YOUR GOAL –
Reproduce the vaccination article word for word, everything from "What’s more, Jackson" down to "Marc Bockes said.".

GIVEN TEXT –
************

KANSAS CITY, Mo. -- A new study names the Kansas City metro as a "hot spot," vulnerable to outbreaks of preventable diseases. The reason? Children whose parents opted out of vaccination.
For Kyan Hammerbacher of Kansas City, keeping her kindergartner safe before she heads off to school in a few months means first making sure her daughter gets her vaccinations.
”I don’t want to preach to other people. I think they should be concerned with their own children. I just like my children vaccinated. I want them to be safe, “ Hammerbacher said as she watched her children playing Wednesday at Loose Park.
The controversial debate is now the center of a new study. The report says 18 states allow parents to opt their children out of school immunization requirements for non-medical reasons with religious or philosophical beliefs.
What’s more, Jackson County is among 15 urban counties where researchers say, during the 2016-2017 school year, more than 400 kindergartners received non-medical exemptions.
As a result, researchers say Kansas City is a “hot spot” for measles and other disease outbreaks.
“It’s a catch 22 because you want people to have an option,” Lee’s Summit dad Marc Bockes said.
Six months ago, Breona Johnson stopped getting her two daughters vaccinated.
“I feel like we shouldn’t vaccinate our children because, based on our medical history, doctors, health officials, really don’t know the specifics on what a family might have,” Johnson said.
Nonetheless, Rex Archer with the Kansas City Health Department still stresses the importance of getting children vaccinated.
“They’re not only good for your children, but vaccines are good to protect other children. Also, what vaccines do is they stop that outbreak, that wildfire from going through a community," Archer said.

************

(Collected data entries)
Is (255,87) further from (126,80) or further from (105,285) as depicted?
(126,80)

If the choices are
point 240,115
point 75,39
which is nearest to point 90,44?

************

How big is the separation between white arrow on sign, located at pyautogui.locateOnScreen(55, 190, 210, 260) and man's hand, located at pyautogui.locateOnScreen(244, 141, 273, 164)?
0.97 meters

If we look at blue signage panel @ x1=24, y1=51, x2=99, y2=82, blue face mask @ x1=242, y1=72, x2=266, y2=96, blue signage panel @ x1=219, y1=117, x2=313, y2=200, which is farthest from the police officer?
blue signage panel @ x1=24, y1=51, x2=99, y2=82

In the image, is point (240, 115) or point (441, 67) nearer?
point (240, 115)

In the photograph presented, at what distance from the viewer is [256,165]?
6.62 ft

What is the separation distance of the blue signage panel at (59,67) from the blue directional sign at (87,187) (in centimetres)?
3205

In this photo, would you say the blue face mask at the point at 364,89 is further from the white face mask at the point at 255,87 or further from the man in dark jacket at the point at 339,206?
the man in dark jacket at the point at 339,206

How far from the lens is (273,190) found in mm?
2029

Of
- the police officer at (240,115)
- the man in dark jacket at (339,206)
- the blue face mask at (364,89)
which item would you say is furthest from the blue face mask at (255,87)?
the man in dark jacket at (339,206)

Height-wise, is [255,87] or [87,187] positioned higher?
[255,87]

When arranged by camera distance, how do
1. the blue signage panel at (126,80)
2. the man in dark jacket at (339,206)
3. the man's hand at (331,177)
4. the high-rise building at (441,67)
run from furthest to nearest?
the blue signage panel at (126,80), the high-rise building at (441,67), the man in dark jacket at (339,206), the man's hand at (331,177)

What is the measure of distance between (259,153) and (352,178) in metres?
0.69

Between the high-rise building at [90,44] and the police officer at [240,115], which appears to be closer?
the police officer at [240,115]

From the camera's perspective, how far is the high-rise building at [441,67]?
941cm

************

RESPONSE BELOW –
What’s more, Jackson County is among 15 urban counties where researchers say, during the 2016-2017 school year, more than 400 kindergartners received non-medical exemptions.
As a result, researchers say Kansas City is a “hot spot” for measles and other disease outbreaks.
“It’s a catch 22 because you want people to have an option,” Lee’s Summit dad Marc Bockes said.